[Passage shown]
Changelog for Older Versions

0.11.13

Released: July 16th 2020

Changes:

  • SalvusMesh: Fix side-sets for masked global domains.
  • SalvusCompute: Minor bug fix for safely writing the meta json.
  • SalvusCompute: Auto-time-step detection for the diffusion equation.
  • SalvusFlow: Removed the cpu_count argument from all functions performing receiver/source placement. It was not actually any faster and we have to re-evaluate the chosen approach.
  • SalvusFlow: More control over the end time when using a FilteredHeaviside source time function.
  • SalvusFlow: The FilteredHeaviside STFs now defaults to 3 lowpass filter corners and additionally allows explicitly settings the sampling rate. changed defaults

Experimental features:

  • SalvusOpt: New implementation of time-frequency phase misfits.
  • SalvusOpt: Added new phase misfit.
  • SalvusOpt: Bug fix for scaling of cross-correlation adjoint sources.
  • SalvusProject: Correctly plot the time axis for seismological data.
  • SalvusProject: More stable and informative window picking process.
  • SalvusProject: Statistical window visualizations.
  • SalvusProject: The window picking action can now work with external window picking functions. API change
  • SalvusProject: Function serialization now works with imports as well as closure variables making it a lot more flexible.
  • SalvusProject: The window picking action can now optionally also only act on a subset of receivers and not store the results in the project. Useful for debugging and tuning of the window picking process.
  • SalvusProject: All specialized processing configurations have been moved to functions. The only remaining processing configurations are ProcessingConfiguration and SeismologyProcessingConfiguration. The old ones are deprecated but will stay around for the rest of the lifecylce of Salvus 0.11.x. Please move to the new way of doings things. API change
  • SalvusProject: The compute_window() function has been moved to salvus.project.tools.windows. API change
  • SalvusProject: Adding optional time_step_in_seconds to the WaveformSimulationConfiguration constructor.

[Objectives]
**A)** In the Salvus changelog, reproduce word for word the part from "Released: July 16th" to "the chosen approach.".
**B)** Write the next part of the Salvus changelog, picking up after its last entry.

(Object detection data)
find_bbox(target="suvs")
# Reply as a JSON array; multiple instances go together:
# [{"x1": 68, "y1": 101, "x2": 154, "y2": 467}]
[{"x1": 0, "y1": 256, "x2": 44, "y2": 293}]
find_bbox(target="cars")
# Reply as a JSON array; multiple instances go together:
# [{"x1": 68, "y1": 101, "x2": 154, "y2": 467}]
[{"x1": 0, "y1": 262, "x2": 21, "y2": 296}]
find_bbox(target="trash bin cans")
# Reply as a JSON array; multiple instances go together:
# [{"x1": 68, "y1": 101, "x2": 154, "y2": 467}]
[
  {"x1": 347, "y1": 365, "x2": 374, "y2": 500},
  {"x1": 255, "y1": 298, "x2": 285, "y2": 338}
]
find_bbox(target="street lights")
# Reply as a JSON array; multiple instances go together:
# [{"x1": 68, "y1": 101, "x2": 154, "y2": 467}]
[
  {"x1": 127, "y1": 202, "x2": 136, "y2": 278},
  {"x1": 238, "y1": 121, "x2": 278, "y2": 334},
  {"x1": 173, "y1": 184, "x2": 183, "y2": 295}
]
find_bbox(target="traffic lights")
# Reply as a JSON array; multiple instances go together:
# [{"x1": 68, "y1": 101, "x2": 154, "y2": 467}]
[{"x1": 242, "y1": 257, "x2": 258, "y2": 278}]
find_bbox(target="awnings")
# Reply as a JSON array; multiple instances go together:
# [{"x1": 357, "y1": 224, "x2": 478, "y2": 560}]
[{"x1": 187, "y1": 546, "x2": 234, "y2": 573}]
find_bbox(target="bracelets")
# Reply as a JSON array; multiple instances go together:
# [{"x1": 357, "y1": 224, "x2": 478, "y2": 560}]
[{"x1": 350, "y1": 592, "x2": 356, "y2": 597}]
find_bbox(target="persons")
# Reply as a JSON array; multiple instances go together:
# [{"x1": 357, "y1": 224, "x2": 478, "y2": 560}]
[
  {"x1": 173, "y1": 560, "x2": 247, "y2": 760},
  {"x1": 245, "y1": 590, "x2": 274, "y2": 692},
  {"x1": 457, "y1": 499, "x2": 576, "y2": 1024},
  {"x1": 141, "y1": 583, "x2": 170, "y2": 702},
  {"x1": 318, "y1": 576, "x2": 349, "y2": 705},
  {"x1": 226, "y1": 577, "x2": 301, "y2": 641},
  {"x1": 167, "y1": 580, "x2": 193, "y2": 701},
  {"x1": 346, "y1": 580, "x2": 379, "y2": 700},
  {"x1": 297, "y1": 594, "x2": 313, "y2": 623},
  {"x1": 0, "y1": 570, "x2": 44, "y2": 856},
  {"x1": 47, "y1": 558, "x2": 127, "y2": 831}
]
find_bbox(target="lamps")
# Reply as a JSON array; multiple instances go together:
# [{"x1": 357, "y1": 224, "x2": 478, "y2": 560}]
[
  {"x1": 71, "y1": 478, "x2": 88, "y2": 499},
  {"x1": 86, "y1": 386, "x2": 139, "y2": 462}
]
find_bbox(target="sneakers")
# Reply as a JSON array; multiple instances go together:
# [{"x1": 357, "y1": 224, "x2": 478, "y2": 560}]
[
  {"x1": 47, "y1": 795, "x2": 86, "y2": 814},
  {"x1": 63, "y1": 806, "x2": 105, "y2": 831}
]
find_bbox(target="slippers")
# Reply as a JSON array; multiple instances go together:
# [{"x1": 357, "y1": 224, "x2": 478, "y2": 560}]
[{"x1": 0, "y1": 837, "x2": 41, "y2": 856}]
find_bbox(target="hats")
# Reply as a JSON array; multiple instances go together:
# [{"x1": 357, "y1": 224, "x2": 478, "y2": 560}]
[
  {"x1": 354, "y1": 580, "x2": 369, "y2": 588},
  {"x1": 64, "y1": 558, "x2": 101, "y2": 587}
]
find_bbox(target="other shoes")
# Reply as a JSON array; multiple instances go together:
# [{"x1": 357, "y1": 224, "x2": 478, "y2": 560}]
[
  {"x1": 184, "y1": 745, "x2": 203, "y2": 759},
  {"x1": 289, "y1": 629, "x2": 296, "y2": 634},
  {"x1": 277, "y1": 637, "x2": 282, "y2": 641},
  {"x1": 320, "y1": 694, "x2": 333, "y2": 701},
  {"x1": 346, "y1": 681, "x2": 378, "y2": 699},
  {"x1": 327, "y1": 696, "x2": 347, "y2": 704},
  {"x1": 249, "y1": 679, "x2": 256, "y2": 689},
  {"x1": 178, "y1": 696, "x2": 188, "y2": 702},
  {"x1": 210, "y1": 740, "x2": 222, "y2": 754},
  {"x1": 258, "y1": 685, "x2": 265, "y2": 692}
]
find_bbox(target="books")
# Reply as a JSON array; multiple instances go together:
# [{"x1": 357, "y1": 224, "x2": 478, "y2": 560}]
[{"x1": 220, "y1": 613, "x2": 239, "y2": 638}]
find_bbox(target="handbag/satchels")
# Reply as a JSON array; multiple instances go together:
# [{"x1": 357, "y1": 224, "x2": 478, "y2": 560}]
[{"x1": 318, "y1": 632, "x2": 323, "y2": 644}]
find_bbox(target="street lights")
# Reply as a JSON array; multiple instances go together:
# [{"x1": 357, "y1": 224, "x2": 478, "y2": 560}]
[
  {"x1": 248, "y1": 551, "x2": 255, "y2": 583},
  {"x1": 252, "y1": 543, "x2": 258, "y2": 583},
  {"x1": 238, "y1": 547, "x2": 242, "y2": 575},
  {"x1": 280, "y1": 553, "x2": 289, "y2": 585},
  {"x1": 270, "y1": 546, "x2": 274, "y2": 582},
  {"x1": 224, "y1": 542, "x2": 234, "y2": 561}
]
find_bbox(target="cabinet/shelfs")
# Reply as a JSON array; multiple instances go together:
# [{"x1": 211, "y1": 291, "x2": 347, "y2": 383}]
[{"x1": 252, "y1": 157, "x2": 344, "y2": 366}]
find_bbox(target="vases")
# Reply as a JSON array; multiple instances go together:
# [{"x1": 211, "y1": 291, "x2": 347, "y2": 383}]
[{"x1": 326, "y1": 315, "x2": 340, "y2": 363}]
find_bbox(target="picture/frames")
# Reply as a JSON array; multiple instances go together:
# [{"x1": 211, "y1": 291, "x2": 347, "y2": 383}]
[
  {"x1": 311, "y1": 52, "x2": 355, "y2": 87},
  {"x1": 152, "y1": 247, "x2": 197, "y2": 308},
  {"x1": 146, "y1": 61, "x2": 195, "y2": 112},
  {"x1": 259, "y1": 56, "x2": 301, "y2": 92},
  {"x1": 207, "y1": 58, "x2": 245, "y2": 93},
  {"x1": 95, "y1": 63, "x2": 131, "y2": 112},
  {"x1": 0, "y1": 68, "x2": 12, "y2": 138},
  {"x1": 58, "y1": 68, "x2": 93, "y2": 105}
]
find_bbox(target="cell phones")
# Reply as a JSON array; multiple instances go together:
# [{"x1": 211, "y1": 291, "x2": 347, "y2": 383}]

[Answers below]
**A)**
Released: July 16th 2020

Changes:

  • SalvusMesh: Fix side-sets for masked global domains.
  • SalvusCompute: Minor bug fix for safely writing the meta json.
  • SalvusCompute: Auto-time-step detection for the diffusion equation.
  • SalvusFlow: Removed the cpu_count argument from all functions performing receiver/source placement. It was not actually any faster and we have to re-evaluate the chosen approach.

**B)**
Released: July 2th 2020

Changes:

  • SalvusMesh: Still attach absorbing side sets if the number of wavelengths is zero for Cartesian meshes.
  • SalvusFlow: Various optimizations to improve the speed of job arrays.
  • SalvusFlow: Various optimizations for simple config objects.
  • SalvusProblem: Tags in ASDF output will now always correspond to the receiver field names. It is thus consistent with the input as well as the HDF5 output. API change
  • SalvusCompute: Compatibility with the ppc64le CPU architecture.

Experimental features:

  • SalvusProject: Make event names in EventCollections customizable.
  • SalvusOpt: Improve trust-region scaling.
  • SalvusProject: Consistent coordinate order for all models (volume, topography, bathymetry).

Released: June 22th 2020

Changes:

  • SalvusCompute: Add a check for NaNs in the time loop of CUDA runs.
  • SalvusMesh: More control over mesh file size, improved documentation.
  • SalvusCompute: Speedup gradient postprocessing, especially for anisotropic models.
  • SalvusCompute: Compliance with CWE/SANS Top 25.

Experimental features:

  • SalvusOpt: Auto-detect gradient parameterization from the model. API change
  • SalvusProject: Fix tmp file handling on foreign file systems.
  • SalvusProject: Fix bug in bathymetry dataset loading and improved test coverage.
  • SalvusProject: Iteration widget for notebook visualization.
  • SalvusOpt: Simplified interfaces for diffusion-based preconditioning.

Released: June 12th 2020

Changes:

  • SalvusCompute: Fix allocation bug for adjoint absorbing boundaries on GPUs.
  • SalvusFlow: If files (e.g. meshes, source time functions, ...) are shared between multiple jobs in a job array they will only be uploaded once to the remote site and shared between jobs.
  • SalvusFlow: Optimized usage of SalvusFlow's internal job database.
  • SalvusFlow: Can now deal with ProxyJump settings in SSH config files.

Experimental features:

  • SalvusProject: Fix domain vis. for sph. chunk domains, and improve it for UTM domains.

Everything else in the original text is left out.